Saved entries
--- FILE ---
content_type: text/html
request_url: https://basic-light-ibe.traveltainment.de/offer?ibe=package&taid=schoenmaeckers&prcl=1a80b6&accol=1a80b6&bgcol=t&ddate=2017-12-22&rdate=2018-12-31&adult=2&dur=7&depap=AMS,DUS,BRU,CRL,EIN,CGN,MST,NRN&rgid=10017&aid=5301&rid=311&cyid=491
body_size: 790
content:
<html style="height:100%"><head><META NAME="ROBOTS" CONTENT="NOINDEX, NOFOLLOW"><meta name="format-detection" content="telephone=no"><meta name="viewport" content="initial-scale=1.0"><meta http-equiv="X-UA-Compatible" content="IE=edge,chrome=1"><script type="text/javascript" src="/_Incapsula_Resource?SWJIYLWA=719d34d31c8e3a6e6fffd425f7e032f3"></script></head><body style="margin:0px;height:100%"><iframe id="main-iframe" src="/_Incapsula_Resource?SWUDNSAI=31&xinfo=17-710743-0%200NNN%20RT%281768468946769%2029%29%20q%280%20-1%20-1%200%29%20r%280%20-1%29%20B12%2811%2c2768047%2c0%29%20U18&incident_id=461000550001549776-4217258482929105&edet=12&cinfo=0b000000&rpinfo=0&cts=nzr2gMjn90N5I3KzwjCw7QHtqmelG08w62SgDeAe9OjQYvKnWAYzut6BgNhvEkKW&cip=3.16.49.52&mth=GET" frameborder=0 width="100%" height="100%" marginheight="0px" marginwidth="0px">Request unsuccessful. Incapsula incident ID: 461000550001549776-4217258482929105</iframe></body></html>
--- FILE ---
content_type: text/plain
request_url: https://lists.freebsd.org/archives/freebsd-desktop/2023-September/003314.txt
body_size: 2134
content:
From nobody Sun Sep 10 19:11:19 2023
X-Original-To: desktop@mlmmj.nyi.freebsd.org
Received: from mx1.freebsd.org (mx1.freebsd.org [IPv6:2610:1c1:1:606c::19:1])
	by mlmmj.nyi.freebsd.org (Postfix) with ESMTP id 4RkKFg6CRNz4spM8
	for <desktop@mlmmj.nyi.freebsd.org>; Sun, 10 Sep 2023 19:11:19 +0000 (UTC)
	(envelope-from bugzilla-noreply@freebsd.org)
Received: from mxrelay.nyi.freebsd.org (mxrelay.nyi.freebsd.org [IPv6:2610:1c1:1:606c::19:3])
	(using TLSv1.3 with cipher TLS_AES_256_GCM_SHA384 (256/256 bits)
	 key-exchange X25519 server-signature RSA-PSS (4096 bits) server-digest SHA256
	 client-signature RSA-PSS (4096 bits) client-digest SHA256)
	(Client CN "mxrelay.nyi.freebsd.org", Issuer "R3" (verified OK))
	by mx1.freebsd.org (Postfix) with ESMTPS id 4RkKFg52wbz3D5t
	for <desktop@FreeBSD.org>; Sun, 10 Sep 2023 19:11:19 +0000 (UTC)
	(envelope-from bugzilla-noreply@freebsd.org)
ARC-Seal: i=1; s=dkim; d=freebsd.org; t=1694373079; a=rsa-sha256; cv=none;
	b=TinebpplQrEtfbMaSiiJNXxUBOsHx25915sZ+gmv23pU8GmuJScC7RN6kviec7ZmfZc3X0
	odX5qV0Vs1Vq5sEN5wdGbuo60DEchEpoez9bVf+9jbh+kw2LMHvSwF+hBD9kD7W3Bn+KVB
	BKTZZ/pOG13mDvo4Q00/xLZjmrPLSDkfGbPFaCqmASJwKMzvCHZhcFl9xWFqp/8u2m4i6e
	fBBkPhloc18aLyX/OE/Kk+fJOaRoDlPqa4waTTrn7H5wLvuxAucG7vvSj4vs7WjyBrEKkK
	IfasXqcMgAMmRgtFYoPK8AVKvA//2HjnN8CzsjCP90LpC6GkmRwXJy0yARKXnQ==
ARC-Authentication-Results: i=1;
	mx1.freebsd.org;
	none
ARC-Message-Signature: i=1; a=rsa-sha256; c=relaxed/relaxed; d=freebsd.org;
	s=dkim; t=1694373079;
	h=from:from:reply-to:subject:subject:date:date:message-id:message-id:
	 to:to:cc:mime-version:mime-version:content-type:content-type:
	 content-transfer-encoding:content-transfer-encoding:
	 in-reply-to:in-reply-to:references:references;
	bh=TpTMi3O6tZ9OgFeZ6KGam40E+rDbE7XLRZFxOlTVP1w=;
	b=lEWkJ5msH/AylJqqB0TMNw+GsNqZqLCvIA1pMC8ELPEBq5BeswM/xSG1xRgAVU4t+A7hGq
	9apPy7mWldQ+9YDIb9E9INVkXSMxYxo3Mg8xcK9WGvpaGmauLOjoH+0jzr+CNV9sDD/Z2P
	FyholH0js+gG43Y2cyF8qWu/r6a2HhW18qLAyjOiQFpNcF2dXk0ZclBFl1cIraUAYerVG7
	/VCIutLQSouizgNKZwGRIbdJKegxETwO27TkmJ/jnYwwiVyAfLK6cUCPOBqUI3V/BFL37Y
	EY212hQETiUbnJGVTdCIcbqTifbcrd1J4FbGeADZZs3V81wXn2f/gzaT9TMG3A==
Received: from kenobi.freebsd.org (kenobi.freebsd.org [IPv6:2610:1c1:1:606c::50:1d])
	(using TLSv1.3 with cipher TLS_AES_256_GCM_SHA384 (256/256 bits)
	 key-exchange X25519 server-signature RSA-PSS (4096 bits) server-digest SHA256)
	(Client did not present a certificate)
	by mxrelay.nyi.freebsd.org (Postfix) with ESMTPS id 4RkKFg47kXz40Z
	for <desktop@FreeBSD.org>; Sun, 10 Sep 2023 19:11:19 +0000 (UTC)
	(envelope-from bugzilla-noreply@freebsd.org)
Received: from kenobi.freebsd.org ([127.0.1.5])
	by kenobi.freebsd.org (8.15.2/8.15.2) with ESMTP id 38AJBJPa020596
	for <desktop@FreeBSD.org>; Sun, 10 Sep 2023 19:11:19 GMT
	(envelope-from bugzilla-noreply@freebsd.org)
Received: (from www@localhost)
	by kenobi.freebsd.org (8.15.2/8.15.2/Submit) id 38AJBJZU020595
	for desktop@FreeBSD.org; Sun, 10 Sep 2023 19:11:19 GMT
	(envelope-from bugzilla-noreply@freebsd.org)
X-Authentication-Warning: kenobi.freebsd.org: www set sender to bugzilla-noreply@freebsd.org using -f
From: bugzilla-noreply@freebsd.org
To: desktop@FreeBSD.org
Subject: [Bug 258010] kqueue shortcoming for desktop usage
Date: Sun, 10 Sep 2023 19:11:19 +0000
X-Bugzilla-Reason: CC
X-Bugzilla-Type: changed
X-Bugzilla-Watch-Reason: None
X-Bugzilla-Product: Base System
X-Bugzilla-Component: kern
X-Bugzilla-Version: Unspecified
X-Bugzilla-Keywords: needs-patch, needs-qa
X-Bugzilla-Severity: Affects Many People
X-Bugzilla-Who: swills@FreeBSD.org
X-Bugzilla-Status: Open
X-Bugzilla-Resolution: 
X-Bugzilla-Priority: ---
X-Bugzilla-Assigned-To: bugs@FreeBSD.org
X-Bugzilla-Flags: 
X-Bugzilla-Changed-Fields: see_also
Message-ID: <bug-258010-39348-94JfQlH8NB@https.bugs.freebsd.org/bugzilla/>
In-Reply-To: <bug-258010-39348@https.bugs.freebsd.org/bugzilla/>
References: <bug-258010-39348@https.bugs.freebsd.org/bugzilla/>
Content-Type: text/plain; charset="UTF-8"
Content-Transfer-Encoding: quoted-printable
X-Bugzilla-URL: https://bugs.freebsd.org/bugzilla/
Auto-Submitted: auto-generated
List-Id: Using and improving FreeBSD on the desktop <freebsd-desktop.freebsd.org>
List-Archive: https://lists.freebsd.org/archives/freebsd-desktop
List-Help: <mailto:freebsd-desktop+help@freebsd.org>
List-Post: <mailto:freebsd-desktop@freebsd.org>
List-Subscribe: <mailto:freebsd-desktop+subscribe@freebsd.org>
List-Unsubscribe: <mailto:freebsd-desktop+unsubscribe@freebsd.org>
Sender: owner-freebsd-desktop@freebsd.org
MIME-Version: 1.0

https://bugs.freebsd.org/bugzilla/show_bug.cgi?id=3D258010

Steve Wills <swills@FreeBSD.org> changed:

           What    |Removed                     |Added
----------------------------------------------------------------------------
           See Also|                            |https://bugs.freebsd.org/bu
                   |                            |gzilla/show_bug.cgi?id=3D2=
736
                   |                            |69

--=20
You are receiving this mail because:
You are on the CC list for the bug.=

# THE PROBLEM:
Track down every line in the entries that includes the string "ESMTPS", and copy it.

# EXERCISE RESPONSE:
	by mx1.freebsd.org (Postfix) with ESMTPS id 4RkKFg52wbz3D5t
	by mxrelay.nyi.freebsd.org (Postfix) with ESMTPS id 4RkKFg47kXz40Z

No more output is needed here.